Assigned task: According to the blog post on fiction writing, what has been one of the most effective and enduring methods of resisting repressive power?

(Extract begins)

Ruby Cowling is one of the authors published in our collection of poetry and prose, I You He She It, published earlier this year. In this blog post she talks about how fiction writing can be an outlet for your own viewpoints, but also a way to explore societal issues.
Something to say? Tell a story
In my current work-in-progress, a novel, I have found myself writing about data privacy, corporate power, manipulative advertising, the mental health of young people and the ethical questions surrounding artificial intelligence. Put that way, it sounds as if I’m writing some polemic, banging a drum for a whole range of troublesome issues, trying to do with fiction something I could do better through journalism or social action.
Maybe it’s cowardice. This way I can afford to put my head just slightly above the parapet, because I always have the excuse that it’s fiction. It was the character that made me say it!
But then, fiction has always done this – acted as a Trojan Horse to smuggle in disruptive messages about us as humans, about our society, about things we should be questioning if we’re going to progress in a humane way. Storytelling’s oral tradition, in particular, has been one of the most effective and enduring methods of resisting repressive power. So the guise of entertainment is not, I think, an ignoble one.
That’s the difference, though, between polemic and storytelling. The entertainment value.
The holy grail for me – as a reader as well as a writer – is a great story laid on a bed of, for want of a better phrase, “serious issues”. Story is hard. With my work-in-progress, I’ve actually found the story much harder to bring out than those issues, and have had to fight to prioritise it when the many “serious themes” have been falling over each other to be heard. But I knew I didn’t want to end up with some rant. I want readers to have a good time, first and foremost. Two spoonfuls of sugar to help the medicine go down.

(Extract ends)
(Raw data begins)

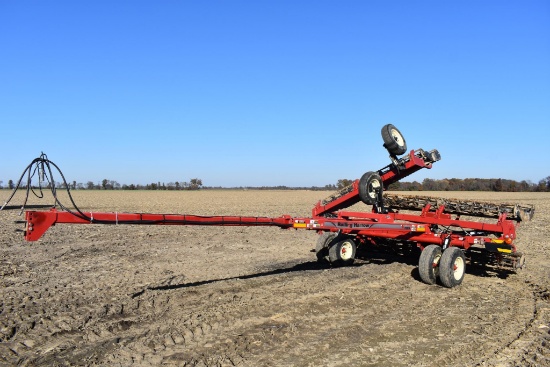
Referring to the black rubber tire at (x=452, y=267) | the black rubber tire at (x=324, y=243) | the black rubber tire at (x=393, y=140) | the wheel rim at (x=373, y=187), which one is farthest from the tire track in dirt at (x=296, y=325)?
the black rubber tire at (x=393, y=140)

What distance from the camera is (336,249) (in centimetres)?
1087

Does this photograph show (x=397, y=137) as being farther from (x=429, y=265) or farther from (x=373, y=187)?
(x=429, y=265)

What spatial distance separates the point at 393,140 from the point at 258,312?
495 cm

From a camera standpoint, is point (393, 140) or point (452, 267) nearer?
point (452, 267)

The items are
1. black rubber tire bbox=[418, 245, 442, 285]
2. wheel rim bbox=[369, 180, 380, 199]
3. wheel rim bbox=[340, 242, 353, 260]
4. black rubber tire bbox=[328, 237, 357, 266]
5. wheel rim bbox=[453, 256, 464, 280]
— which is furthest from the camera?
wheel rim bbox=[340, 242, 353, 260]

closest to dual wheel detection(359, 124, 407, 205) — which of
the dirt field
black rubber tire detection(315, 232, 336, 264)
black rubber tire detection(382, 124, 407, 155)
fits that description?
black rubber tire detection(382, 124, 407, 155)

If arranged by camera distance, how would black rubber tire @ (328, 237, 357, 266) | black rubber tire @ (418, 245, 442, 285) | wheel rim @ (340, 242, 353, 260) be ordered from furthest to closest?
wheel rim @ (340, 242, 353, 260) → black rubber tire @ (328, 237, 357, 266) → black rubber tire @ (418, 245, 442, 285)

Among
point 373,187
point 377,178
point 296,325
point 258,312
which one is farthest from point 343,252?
point 296,325

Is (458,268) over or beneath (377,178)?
beneath

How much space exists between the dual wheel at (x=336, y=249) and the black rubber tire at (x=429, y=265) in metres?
2.22

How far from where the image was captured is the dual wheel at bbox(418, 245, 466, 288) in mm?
8820

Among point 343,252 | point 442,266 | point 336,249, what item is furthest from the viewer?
point 343,252

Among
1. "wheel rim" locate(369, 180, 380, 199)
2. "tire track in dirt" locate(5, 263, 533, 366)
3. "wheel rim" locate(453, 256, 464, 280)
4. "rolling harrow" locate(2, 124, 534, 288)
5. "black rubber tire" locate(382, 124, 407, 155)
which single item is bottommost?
"tire track in dirt" locate(5, 263, 533, 366)

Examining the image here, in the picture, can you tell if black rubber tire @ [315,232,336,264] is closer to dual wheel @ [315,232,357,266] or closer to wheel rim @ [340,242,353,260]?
dual wheel @ [315,232,357,266]
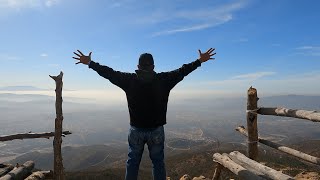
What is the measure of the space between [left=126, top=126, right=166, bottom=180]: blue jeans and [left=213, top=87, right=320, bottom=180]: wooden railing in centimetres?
214

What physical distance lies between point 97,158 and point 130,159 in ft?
476

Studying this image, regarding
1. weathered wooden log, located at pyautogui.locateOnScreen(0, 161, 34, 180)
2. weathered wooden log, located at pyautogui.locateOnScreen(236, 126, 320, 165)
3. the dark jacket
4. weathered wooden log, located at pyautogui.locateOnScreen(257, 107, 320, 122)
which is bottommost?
weathered wooden log, located at pyautogui.locateOnScreen(0, 161, 34, 180)

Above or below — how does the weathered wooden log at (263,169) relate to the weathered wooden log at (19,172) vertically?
above

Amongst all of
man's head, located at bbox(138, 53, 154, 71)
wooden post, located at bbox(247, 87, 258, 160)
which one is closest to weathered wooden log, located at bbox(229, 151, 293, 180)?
wooden post, located at bbox(247, 87, 258, 160)

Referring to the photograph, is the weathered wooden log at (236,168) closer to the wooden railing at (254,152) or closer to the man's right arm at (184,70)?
the wooden railing at (254,152)

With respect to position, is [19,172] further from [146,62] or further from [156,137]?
[146,62]

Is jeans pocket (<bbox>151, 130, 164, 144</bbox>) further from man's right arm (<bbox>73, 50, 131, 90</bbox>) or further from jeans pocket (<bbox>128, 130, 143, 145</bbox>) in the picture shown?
man's right arm (<bbox>73, 50, 131, 90</bbox>)

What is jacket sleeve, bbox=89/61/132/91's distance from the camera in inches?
241

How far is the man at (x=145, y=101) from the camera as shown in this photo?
609cm

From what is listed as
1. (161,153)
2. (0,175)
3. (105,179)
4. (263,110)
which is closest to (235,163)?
(263,110)

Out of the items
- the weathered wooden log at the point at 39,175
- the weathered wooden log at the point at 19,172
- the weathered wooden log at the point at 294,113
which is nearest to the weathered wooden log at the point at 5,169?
the weathered wooden log at the point at 19,172

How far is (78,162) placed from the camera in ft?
468

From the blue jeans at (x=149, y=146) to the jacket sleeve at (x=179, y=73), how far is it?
97 centimetres

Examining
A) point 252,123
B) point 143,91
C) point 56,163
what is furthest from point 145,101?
point 56,163
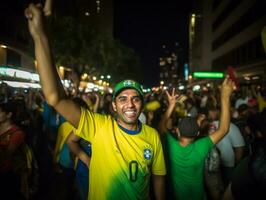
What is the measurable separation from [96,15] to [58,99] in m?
96.8

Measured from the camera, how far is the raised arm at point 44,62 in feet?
7.77

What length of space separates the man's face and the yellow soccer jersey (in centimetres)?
11

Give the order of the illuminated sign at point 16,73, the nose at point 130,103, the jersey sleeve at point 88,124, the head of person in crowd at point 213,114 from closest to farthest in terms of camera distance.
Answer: the jersey sleeve at point 88,124 → the nose at point 130,103 → the head of person in crowd at point 213,114 → the illuminated sign at point 16,73

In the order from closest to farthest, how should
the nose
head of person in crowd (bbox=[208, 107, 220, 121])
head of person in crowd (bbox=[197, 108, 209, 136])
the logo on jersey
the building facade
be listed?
the logo on jersey < the nose < head of person in crowd (bbox=[197, 108, 209, 136]) < head of person in crowd (bbox=[208, 107, 220, 121]) < the building facade

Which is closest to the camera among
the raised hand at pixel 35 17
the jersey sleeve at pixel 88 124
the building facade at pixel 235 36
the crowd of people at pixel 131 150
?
the raised hand at pixel 35 17

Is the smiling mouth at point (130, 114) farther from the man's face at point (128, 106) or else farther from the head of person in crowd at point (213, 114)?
the head of person in crowd at point (213, 114)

(Raw data ends)

Answer for this exercise: Storytelling's oral tradition.